И тут - скрип. Тяжелый такой, протяжный, будто петли заржавели и сопротивляются. Дверь входная отворилась, впуская клуб морозного пара, который тут же пополз по полу белесой змеей.
Поднимаю глаза, поправляю очки на носу - и сердце мое, старое, опытное, вдруг сжалось в тревожный комок. Думала - привиделось.
Стоит на пороге Степан. Тот самый Степан Корнилов, которого семь лет назад в милицейском «воронке» увезли на глазах у всей деревни. Огромный, плечи как коромысло, только ссутулился, будто небо на себе держал все эти годы. На ногах - кирзачи стоптанные, видавшие виды, телогрейка казенная, не по размеру куцая, а в руках шапку мнет так, что костяшки побелели.

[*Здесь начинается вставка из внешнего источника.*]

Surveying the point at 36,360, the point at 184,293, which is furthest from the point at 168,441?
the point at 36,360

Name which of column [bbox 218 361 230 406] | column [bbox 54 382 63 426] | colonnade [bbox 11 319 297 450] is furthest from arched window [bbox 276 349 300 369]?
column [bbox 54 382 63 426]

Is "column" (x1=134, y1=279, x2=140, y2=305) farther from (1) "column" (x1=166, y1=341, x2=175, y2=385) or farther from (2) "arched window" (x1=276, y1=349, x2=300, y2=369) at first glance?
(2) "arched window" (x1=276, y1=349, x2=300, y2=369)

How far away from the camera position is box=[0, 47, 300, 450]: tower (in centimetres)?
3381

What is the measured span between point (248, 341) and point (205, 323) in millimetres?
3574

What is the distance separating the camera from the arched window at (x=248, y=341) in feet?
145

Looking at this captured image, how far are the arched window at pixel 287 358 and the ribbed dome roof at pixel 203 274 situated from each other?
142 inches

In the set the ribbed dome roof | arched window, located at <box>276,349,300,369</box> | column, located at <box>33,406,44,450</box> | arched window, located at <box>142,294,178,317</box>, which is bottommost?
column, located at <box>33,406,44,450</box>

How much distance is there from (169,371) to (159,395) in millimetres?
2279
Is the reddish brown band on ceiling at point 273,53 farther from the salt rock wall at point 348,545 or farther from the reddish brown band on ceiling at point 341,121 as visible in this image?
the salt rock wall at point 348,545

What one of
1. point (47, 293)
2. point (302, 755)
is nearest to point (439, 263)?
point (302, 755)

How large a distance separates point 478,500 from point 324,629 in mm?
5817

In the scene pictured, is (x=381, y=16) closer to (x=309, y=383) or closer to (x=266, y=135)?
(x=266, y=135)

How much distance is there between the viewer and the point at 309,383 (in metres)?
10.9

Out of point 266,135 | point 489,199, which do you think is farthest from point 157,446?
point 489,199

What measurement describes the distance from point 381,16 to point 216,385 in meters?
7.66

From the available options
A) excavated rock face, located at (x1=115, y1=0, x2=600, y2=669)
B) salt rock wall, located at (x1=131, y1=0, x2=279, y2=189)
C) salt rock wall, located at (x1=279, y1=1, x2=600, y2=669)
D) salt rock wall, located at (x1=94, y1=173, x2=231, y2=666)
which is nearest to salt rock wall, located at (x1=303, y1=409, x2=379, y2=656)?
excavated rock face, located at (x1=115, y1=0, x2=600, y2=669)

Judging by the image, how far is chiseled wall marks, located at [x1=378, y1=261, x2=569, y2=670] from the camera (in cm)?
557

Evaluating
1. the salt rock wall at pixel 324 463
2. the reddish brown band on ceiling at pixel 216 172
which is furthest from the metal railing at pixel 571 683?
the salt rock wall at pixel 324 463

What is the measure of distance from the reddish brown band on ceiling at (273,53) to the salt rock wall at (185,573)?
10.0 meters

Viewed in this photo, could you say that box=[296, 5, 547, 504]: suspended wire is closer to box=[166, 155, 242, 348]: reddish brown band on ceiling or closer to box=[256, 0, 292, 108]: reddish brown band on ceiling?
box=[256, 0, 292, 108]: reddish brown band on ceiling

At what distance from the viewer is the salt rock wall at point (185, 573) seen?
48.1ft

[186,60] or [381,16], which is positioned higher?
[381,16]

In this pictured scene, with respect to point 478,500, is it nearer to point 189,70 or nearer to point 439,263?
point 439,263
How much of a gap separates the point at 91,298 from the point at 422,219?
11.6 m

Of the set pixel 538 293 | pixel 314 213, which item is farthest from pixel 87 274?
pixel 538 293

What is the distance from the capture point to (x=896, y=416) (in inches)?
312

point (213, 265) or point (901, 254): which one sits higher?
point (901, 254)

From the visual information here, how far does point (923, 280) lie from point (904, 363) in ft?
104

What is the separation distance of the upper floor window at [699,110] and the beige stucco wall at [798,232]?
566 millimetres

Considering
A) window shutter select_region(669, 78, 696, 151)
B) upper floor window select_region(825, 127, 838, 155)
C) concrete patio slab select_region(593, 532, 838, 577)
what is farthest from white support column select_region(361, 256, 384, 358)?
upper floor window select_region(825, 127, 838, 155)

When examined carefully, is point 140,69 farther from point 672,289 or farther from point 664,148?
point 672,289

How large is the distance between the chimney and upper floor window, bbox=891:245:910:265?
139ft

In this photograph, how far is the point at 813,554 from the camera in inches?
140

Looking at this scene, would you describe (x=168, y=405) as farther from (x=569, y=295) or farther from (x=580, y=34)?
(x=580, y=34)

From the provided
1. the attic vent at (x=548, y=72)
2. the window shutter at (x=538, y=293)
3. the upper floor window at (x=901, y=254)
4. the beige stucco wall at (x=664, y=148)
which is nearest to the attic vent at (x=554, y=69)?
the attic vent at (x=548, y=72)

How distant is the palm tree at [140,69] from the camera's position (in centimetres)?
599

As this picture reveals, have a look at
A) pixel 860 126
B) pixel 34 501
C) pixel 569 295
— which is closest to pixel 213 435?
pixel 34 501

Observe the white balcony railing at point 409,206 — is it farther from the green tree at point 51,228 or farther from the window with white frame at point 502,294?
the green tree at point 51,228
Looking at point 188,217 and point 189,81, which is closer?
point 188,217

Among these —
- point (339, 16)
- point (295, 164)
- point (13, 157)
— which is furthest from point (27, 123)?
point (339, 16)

Голова-то вся седая, как лунь. Не благородной сединой, а той, что от горя бывает - желтоватой, безжизненной. А ведь мужику всего сорок пять тогда стукнуло. Самый расцвет должен быть, а передо мной старик стоял.
Глаза ввалились, под ними тени черные - верный медицинский признак, что сердце барахлит, да и душа изношена до дыр.
- Здравствуй, Валентина Семёновна, - голос у него хриплый, надтреснутый, словно заржавел от долгого молчания в бараках. - Пустишь погреться? Или погонишь, как собаку шелудивую?
- Господь с тобой, Стёпа, - говорю, а сама встаю, халат одергиваю, чтобы дрожь в руках скрыть. - Чай не в суде, а я не прокурор. Проходи, садись. Живой... Слава Богу, живой.
Прошел он к лавке, сел тяжело, аккуратно, на самый краешек, боясь лишнее место занять. И такой от него холод повеяло - не уличный, а тюремный, особый, липкий. Запах махорки дешевой, сырости подвальной и въевшегося в поры одиночества. Этот запах ничем не вытравишь, он годами выветривается.
- Вчерась вернулся, - говорит, глядя на свои руки.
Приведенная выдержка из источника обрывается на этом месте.